第3話 夢と現実と

「お兄ちゃん!お兄ちゃん!!起きて~!!!」


 あやめの高い声が耳に突き刺さる。

 目を開けると、俺は自室のベッドの中にいた。


 朝の光がカーテンの隙間から部屋を柔らかく照らしている。

 体を持ち上げると、頭がずしりと重く、まるで昨夜飲み過ぎたアルコールがまだ血中を駆け巡っているようだった。


「お兄ちゃん、昨日は帰り遅かったじゃん。 しかも、すごく酔ってたし!」


 あやめはプンプンと怒った様子で俺を叱った。

 あまり大きな声は出さないで欲しい。

 声が頭に響く‥‥


「ああ‥‥ごめん。 ちょっと飲みすぎちゃっ‥‥て?」


 目をこすりながら答える。


(あれ? 確か昨日は美香さんと遅くまで飲んで‥‥それから‥‥)


 昨日の事を思い返してみるが、美香さんとの時間が夢なのか現実だったのか、その境界が曖昧で混乱していた。

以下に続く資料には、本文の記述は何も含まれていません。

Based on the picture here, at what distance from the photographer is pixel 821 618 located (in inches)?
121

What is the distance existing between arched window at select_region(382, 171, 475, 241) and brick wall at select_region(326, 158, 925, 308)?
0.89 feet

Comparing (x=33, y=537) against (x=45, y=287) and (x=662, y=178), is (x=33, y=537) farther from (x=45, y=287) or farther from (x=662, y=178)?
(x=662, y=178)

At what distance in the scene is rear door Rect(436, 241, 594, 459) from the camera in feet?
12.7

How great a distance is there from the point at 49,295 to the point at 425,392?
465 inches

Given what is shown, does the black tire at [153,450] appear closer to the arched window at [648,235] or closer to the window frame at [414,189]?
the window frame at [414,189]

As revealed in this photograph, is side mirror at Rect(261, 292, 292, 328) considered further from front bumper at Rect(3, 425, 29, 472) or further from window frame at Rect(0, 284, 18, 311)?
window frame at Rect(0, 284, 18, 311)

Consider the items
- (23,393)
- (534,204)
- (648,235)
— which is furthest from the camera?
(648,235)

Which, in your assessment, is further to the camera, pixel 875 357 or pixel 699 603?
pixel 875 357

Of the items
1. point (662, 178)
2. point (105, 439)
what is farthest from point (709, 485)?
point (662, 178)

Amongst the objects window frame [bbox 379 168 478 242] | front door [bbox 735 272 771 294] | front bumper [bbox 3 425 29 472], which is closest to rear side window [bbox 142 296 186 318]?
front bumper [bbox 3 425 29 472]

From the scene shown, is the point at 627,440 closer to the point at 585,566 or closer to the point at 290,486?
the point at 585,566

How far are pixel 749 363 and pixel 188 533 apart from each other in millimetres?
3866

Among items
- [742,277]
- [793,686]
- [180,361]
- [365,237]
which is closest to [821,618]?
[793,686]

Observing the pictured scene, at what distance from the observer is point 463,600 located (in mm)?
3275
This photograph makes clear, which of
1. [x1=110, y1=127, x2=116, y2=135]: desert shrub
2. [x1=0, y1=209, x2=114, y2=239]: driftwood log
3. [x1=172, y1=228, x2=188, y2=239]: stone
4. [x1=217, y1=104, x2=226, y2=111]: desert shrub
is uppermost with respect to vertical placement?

 バーを出てからの記憶は断片的で、美香さんの楽しそうな声だけが耳に残っている。


 しかし、あやめの叱責で現実に引き戻される。


(あれは夢だった‥‥のか?)


 一瞬の間に、昨夜の出来事が夢だったことを悟る。

 安堵と同時に、ちょっとした寂しさと自己嫌悪が胸を締め付ける。


(あ~~!! 俺はなんて夢を見てるんだ! そりゃ美香さんとそういう関係になれたら嬉し‥‥いやいや落ち着け俺!)


 色々と複雑な心境を心の中で葛藤していると、あやめが声をかけてきた。


「お兄ちゃん、飲みすぎて倒れたら大変だよ‥‥次からは気をつけてね。 心配するから‥‥」


 あやめが心配そうな表情でこちらを見ている。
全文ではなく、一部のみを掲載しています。